I think American people are really brainwashed about things like Government Health Care System. I would say that on the one hand it is not the solution, on the other hand purely private Health Care does not work either. IMO, the solution would be some kind of combination of the two. Government Health Care System actually works nice for basic, routine care, like immunizations and anything that can be provided in a cookie-cutter approach. It does not work and never will for non-standard cases. So, Government Health Care System would be ideal most of the time, as long as everyone would understand he needs to save plus keep a good credit rating plus have very devote, caring relatives for the case of a severe medical emergency.

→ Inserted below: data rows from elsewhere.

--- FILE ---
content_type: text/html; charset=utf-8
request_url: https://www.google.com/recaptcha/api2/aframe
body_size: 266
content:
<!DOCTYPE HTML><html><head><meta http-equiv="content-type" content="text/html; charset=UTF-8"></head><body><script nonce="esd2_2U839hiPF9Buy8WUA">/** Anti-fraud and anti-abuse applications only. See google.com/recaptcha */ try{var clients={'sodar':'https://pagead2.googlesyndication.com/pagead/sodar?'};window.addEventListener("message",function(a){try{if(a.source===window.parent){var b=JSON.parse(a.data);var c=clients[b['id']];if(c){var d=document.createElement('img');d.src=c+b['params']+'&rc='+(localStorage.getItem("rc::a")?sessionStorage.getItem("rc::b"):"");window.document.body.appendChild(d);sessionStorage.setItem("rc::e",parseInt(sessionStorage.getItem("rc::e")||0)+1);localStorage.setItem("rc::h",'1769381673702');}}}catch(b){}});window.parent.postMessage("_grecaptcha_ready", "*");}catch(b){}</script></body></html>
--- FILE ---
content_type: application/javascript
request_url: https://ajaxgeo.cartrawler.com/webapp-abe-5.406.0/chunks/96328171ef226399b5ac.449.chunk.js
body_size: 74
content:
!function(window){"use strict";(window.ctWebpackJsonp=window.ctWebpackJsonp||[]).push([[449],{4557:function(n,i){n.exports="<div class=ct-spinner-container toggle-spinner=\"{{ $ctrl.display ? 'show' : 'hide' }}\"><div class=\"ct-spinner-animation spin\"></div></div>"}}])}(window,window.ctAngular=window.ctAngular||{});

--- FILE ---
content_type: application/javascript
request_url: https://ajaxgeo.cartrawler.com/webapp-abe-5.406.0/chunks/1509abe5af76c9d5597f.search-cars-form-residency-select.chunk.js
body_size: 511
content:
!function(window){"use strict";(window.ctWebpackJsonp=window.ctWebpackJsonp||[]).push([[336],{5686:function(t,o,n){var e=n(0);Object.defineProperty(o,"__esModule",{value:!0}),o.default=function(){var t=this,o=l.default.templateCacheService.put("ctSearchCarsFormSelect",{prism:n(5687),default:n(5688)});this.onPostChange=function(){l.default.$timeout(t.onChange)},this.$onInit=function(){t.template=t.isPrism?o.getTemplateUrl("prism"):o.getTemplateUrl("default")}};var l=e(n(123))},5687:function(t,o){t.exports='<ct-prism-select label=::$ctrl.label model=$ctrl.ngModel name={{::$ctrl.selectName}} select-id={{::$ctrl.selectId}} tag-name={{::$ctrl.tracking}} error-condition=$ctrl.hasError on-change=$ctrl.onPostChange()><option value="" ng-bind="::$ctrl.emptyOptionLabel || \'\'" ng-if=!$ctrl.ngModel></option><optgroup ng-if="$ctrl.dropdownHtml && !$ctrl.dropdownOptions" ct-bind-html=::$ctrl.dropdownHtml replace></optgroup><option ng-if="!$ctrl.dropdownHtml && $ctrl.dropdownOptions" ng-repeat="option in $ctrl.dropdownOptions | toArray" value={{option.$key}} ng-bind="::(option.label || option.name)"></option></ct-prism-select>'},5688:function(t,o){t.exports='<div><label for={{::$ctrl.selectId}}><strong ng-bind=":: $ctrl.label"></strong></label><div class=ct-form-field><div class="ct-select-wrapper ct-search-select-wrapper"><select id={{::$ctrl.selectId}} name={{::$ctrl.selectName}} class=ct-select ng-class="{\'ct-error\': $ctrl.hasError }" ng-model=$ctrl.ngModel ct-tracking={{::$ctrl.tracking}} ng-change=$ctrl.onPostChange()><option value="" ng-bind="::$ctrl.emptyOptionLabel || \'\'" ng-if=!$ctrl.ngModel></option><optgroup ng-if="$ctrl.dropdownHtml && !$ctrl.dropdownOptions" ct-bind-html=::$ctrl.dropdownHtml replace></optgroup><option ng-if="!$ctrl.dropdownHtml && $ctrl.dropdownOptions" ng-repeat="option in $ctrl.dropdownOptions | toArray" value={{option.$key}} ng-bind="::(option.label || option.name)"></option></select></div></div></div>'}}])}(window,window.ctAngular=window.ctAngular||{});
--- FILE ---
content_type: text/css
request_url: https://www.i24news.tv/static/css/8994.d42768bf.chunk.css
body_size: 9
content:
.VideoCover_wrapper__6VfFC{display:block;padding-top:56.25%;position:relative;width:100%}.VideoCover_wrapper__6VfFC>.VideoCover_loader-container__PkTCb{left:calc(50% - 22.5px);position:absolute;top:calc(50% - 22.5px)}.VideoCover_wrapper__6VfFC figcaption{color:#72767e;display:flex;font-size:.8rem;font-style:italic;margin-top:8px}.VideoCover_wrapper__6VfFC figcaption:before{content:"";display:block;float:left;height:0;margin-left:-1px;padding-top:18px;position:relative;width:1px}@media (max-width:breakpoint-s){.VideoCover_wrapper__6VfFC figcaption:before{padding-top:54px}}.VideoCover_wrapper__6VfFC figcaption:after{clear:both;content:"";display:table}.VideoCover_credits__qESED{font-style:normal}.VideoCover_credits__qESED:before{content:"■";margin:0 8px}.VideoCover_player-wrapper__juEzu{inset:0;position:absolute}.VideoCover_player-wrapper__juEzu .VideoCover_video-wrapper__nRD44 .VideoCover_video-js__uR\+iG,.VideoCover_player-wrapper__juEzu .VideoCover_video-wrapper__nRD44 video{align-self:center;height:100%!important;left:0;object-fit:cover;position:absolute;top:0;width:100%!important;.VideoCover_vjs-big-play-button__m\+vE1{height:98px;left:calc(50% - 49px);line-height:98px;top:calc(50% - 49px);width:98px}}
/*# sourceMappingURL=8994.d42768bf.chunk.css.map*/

My Dad is pleased with his "Government Health Care System" (Tricare + Medicare). He figures he's received closing on a million dollars in medical treatment for angina, heart attack, multiple stents, an extremely rare liver cancer, lung problems, and various other indignities that come with getting to be 89 years old. Getting treatment at the Mayo Clinic which seems to have plenty of good doctors who "work with Government Health Care System".

64   Â¥   2010 Dec 30, 5:47am  

michaelsch says

take a look at my explanation above.

Total health care costs are 20%+ of GDP. Regulations are not a major component of this.

I just read today that 60,000 general anesthesia procedures are done every day in this country, that's 20 million a year. Stupendous.